Environmental Occupations That Don't Involve Science

Environmental Occupations That Don't Involve Science

Environmental Occupations That Don't Involve Science

You obeyed your heart and studied the humanities, and now that exact heart is compelling you to protect the environment. But are green occupations for science majors like marine biologists, geologists, and environmental architects? Well, not really. In truth, the environmental movement is a growing, interdisciplinary web, and dynamic people from all backgrounds are required. Our experts on plastic recycling in New Jersey offer these ecological careers that are an ideal fit for humanities majors:

Environmental writer

This is a perfect career for wordsmiths. Environmental writers document green issues in various ways and for various platforms. This might mean writing for a blog or trade publication, becoming a reporter specializing in ecological matters, composing press releases or white papers for environmental institutions, writing up help pages and manuals for technological products – even composing environmental fiction! The populace needs to learn about green topics, and environmental writers are the lines for that communication.

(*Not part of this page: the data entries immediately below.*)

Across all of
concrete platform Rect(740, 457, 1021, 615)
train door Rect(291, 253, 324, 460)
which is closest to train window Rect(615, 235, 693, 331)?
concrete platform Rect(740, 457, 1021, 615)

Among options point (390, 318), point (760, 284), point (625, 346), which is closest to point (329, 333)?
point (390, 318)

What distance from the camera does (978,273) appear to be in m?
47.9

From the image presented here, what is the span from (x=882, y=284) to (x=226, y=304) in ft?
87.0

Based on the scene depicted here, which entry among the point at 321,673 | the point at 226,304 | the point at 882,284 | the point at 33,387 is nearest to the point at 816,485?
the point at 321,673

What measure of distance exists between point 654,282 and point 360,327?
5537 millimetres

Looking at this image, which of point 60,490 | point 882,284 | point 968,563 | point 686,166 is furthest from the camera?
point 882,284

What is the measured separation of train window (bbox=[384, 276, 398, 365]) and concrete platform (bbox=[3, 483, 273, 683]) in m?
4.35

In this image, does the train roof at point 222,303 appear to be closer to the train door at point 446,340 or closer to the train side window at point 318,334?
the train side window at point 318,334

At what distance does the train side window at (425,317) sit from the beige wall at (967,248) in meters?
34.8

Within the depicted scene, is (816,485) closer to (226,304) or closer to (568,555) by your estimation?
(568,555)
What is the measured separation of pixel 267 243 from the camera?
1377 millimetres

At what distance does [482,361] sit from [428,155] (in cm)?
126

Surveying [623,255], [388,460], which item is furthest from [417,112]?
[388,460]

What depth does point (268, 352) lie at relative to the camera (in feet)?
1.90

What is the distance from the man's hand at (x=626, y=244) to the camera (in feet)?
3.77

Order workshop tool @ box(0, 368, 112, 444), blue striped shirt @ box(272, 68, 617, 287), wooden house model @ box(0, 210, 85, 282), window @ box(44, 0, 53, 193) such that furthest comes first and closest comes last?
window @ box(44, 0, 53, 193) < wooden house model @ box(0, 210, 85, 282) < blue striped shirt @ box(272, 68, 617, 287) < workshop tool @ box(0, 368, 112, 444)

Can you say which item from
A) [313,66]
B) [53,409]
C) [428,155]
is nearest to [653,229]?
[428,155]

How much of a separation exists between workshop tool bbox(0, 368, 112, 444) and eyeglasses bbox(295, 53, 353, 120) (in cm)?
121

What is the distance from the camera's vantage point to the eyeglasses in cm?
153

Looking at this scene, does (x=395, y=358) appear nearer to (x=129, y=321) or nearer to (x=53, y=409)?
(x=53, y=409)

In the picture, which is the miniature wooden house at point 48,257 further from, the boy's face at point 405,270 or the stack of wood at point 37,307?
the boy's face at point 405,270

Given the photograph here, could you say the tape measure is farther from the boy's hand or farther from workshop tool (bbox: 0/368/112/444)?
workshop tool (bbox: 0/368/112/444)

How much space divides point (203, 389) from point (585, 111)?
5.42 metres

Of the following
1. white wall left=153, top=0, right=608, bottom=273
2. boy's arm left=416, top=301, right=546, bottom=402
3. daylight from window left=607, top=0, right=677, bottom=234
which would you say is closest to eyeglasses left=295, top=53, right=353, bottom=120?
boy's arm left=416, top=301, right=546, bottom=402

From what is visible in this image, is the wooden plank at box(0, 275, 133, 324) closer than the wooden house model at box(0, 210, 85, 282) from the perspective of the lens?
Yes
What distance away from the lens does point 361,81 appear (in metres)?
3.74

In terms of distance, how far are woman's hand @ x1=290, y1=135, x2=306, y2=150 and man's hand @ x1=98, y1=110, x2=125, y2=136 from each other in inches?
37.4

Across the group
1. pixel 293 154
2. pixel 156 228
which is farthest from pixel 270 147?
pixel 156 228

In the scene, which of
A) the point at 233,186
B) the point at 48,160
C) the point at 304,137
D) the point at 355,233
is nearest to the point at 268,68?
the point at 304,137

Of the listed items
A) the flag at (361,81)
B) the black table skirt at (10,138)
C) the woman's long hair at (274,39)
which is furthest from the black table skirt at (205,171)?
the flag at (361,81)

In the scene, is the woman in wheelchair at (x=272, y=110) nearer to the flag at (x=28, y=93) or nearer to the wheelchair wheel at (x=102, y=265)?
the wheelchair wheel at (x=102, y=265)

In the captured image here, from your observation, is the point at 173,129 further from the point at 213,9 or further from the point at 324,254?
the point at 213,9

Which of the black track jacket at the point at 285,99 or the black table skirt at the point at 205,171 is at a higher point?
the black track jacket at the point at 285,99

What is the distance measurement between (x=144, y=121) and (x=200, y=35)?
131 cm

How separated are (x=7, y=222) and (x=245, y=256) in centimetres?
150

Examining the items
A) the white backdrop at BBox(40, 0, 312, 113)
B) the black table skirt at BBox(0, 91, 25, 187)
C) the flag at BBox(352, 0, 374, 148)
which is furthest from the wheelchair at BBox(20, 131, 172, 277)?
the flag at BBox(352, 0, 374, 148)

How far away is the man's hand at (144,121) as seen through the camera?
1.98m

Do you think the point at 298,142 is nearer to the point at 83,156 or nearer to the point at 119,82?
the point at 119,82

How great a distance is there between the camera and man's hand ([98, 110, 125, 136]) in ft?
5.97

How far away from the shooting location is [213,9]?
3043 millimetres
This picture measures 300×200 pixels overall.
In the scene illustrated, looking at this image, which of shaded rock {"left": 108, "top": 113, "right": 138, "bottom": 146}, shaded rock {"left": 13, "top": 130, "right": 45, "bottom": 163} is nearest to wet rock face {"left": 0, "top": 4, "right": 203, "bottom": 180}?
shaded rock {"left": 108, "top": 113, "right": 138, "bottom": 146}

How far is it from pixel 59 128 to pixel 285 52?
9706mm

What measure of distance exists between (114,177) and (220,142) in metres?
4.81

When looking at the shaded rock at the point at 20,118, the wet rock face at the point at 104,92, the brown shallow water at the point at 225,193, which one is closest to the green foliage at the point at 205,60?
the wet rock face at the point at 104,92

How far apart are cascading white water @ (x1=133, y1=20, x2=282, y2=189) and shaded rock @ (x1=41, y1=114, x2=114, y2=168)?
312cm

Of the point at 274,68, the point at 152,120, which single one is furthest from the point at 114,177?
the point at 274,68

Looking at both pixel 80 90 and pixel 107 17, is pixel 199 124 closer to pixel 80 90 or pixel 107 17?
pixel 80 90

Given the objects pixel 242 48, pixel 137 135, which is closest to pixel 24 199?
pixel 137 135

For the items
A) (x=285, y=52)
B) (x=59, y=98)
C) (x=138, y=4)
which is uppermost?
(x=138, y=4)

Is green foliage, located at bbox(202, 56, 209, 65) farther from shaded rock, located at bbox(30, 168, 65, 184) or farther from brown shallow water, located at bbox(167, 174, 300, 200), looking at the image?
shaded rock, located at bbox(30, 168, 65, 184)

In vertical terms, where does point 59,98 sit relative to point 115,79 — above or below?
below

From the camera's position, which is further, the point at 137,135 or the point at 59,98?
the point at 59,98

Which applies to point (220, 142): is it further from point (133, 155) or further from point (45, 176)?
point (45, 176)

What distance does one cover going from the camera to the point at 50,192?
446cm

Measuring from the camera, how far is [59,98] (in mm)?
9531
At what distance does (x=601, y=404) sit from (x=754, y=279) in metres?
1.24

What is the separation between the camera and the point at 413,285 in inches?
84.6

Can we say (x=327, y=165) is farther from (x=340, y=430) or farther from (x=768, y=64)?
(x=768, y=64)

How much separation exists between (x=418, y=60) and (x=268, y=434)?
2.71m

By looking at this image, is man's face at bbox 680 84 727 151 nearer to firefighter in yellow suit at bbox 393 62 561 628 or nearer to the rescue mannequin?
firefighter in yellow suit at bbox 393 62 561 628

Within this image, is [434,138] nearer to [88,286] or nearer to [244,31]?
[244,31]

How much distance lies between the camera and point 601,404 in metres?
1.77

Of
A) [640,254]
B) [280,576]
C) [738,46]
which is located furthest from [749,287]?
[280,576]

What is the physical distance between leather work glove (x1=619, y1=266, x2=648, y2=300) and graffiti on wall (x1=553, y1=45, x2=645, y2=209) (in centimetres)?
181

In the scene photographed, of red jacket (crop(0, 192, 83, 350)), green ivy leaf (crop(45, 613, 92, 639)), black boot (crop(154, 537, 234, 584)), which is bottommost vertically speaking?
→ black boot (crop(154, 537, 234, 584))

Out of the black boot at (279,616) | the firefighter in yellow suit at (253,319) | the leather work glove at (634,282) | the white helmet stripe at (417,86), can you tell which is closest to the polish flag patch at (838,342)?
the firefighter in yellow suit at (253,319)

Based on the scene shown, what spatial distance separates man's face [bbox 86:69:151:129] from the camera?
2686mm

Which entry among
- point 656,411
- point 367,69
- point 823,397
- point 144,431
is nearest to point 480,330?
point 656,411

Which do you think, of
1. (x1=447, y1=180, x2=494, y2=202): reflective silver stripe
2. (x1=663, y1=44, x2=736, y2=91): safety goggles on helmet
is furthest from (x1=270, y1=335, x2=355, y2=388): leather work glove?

Environmental analysis is a hot field in academia, with rising fields like environmental humanities, sustainability examinations, and environmental studies luring talented researchers across disciplines. These active programs challenge the compartmentalization of the conventional academic disciplines, carrying a much-needed interconnectedness to continued research on areas such as deforestation, resource insufficiency, and species extinction.

Green Artist

The arts are a potent way to produce environmental consciousness, and today's era of artists is manipulating that force to the hilt. Photogs, sculptors, and painters worldwide have snapped open-pit mines, constructed labyrinths made of plastic waste, recycled toxic sludge into paint colors, projected virtual forests onto metropolis landscapes, and filled municipalities with paper-mâché pandas to demonstrate their plight. The only limitation to green art is human imagination – which is, by definition, infinite.


As much as the Western tradition tries to separate the two, humans form a fundamental part of the environment. And environmental anthropology examines the role of humans in nature, exploring how different cultures endure in sets of circumstances varying from the moderate to the most inhospitable. Environmental anthropologists are on the front lines determining how neighborhoods from Alaska to the Middle East are responding – and reacting – to the impacts of climate change on their habitats.

Environmental educator

Do you appreciate teaching and working with crowds? Environmental educators instruct the public about ecological matters, working with educational organizations, non-profit associations, protected parks and forests, and other wilderness reserves. This could involve giving school talks, conducting nature walks and field trips, designing programs and curricula, and developing promotional materials. An ideal job, then, for people who wish to unite the interconnectedness of environmental studies with the interrelatedness of working with others.

Scientists will ever be a foundational component of the environmental and conservation crusade, but they can't accomplish it alone. Humanities majors, with their power to reach individuals through words, penmanship, and art, are a crucial link. Protecting the planet is not only about science and statistics; it is about discovering ways to open people's eyes to the magnificence around us and encouraging them to take the measures necessary to protect it.